▸ Extrait source:
++++++++
Terminé en janvier et affiché tout récemment en ligne, le rapport arrive 11 ans après qu’un comité d’enquête examinant le décès de Louise Pargeter, publié en mars 2006, ait formulé des douzaines de recommandations pour renforcer la sécurité du personnel.

Eli Ulayuk a plaidé coupable, à Yellowknife, du meurtre au deuxième degré, en octobre 2004, de Mme Pargeter, mère de 34 ans originaire de Calgary. Il a été condamné à l’emprisonnement à perpétuité pour un crime que le juge avait qualifié de « brutal et ignoble ».

Le tribunal a appris qu’Ulayuk, qui était en libération conditionnelle pour un homicide involontaire coupable remontant à 1988, avait matraqué Mme Pargeter cinq fois avec un marteau, l’avait étranglée avec de la ficelle et avait sexuellement agressé son corps.

Seule et sans arme

Mme Pargeter était seule et sans arme au moment de la visite à domicile. Des modifications subséquentes aux politiques exigeaient des déploiements « en tandem » pour des délinquants avec antécédents de crimes sexuels ou violents.

Certaines exceptions sont cependant faites dans certaines conditions et l’audit a conclu qu’on s’en servait souvent, y compris certaines exceptions reposant uniquement sur le fait que le profil de l’agent de libération conditionnelle (p. ex., homme ou femme) ne correspondait pas au profil de la victime du délinquant.

Selon le rapport, « [L]’exception peut compromettre la sécurité d’autres membres du personnel interagissant avec le délinquant dans la collectivité, dont des travailleurs sociaux, du personnel infirmer en santé mentale et des agents de réinsertion sociale ».

Environ 1 500 employés dans 92 bureaux de libération conditionnelle interagissent avec 8 000 délinquants dans les bureaux de libération conditionnelle, les centres correctionnels communautaires, chez le libéré conditionnel ou dans son lieu de travail. 

L’audit a relevé 141 incidents de sécurité dans la collectivité de juin 2012 à avril 2015, y compris 47 ayant directement compromis la sécurité d’un employé. Les incidents à signaler comprennent les décès ou blessures, la séquestration, la prise d’otage ou les incidents susceptibles de susciter l’attention soutenue des médias ou du ministre.

La partenaire de Mme Pargeter au moment de son décès, Anne Lynagh, dit que le SCC préconise une approche réactive plutôt que proactive aux incidents de sécurité, et qu’il consacre plus de ressources à découvrir ce qui est arrivé qu’à prévenir les incidents de sécurité.
++++++++
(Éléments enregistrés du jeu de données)
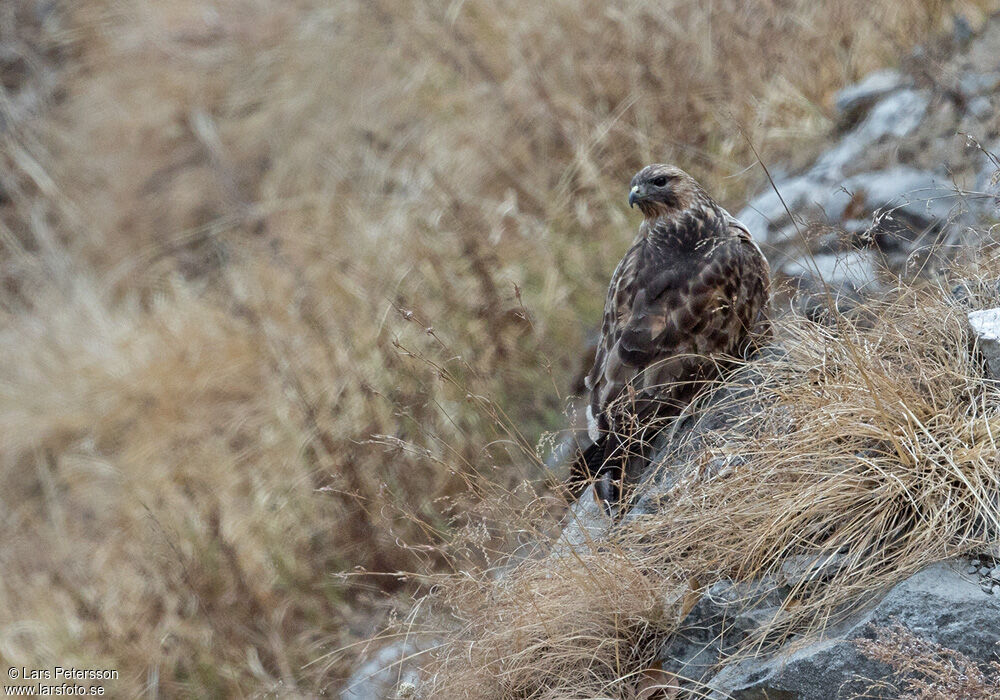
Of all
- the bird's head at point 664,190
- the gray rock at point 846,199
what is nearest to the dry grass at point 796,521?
the bird's head at point 664,190

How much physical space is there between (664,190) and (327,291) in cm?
309

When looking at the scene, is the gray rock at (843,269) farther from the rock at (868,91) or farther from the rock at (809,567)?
the rock at (868,91)

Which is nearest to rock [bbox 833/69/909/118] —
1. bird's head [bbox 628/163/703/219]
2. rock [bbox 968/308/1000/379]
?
bird's head [bbox 628/163/703/219]

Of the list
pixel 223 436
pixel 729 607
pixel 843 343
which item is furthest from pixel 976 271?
pixel 223 436

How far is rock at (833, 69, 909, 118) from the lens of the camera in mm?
5105

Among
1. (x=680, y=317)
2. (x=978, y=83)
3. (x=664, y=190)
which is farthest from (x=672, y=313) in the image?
(x=978, y=83)

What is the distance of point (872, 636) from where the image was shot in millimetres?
2357

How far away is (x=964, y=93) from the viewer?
4.65 m

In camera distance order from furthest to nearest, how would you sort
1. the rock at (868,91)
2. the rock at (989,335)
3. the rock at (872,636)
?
the rock at (868,91) → the rock at (989,335) → the rock at (872,636)

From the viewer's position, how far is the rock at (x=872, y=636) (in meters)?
2.28

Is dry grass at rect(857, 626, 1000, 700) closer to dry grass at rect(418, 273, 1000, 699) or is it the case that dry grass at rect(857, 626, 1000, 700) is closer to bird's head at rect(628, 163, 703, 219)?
dry grass at rect(418, 273, 1000, 699)

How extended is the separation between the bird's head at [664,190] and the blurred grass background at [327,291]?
0.62m

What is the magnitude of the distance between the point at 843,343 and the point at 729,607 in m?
0.87

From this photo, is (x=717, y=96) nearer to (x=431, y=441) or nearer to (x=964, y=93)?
(x=964, y=93)
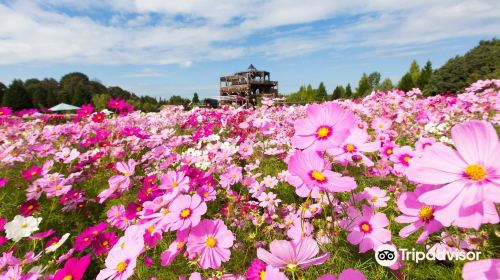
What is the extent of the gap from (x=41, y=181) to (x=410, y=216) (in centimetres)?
259

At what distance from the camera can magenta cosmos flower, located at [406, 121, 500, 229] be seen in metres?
0.50

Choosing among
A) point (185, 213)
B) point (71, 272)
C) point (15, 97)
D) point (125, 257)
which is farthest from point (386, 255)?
point (15, 97)

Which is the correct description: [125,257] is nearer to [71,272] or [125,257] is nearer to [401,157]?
[71,272]

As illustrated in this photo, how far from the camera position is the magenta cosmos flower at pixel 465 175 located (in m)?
0.50

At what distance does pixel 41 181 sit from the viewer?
2.44 m

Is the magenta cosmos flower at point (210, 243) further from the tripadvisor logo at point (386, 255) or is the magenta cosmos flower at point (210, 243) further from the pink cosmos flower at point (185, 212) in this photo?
the tripadvisor logo at point (386, 255)

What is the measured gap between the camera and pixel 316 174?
88 cm

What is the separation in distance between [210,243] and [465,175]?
64 centimetres

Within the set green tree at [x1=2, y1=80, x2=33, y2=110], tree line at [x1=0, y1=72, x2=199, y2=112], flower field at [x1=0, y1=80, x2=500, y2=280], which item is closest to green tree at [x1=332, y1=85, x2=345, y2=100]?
tree line at [x1=0, y1=72, x2=199, y2=112]

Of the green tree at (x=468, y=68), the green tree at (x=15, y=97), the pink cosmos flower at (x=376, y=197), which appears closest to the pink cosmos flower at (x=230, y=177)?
the pink cosmos flower at (x=376, y=197)

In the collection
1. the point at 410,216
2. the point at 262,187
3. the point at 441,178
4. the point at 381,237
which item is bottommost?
the point at 262,187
++++++++
▸ Exercices:
**A.** Répondez à ces questions d'après l'extrait sur la sécurité des agents de libération conditionnelle :
(i) De quelle année date l'homicide involontaire coupable pour lequel Ulayuk était en libération conditionnelle ?
(ii) Dans combien de bureaux de libération conditionnelle travaillent les quelque 1 500 employés ?
(iii) Combien d'incidents de sécurité dans la collectivité l'audit a-t-il relevés de juin 2012 à avril 2015 ?
**B.** Reprenez l'extrait sur la sécurité des agents de libération conditionnelle à la suite de sa dernière phrase et poursuivez la rédaction.
Les lignes ci-dessus n'ont aucun lien avec l'extrait sur la sécurité des agents de libération conditionnelle.

▸ Corrigé:
**A.**
(i) 1988
(ii) 92
(iii) 141

**B.**
« C’est incroyablement frustrant, » disait-elle. « Ils doivent avoir dépensé des millions de dollars pour le comité d’enquête pour Louise, et chaque recommandation qui figurait dans le rapport aurait pu être issue d’autres meurtres et décès au pays depuis le début de l’histoire. »

Mme Lynagh dit qu’il ne semble y avoir ni responsabilité ni punition ou mesure de suivi après des incidents de sécurité.

« Plus on considère tout ça, plus ça fait peur. C’est comme tout autre ministère : dès qu’il y a un problème, ça fait les manchettes, et le ministère dit “Eh oui, nous avons raté notre coup. Nous allons faire mieux. Faites-nous confiance” Ils apportent quelques changements… mais en réalité rien ne change. C’est comme la GRC. »

Appel pour des outils technologiques

Stan Stapleton, président national du Syndicat des employé-e-s du Solliciteur général, qui représente les agents de libération conditionnelle, croit que des investissements en technologie, comme les dispositifs de repérage par GPS et les alarmes de panique, pourraient grandement améliorer la sécurité des agents de libération conditionnelle.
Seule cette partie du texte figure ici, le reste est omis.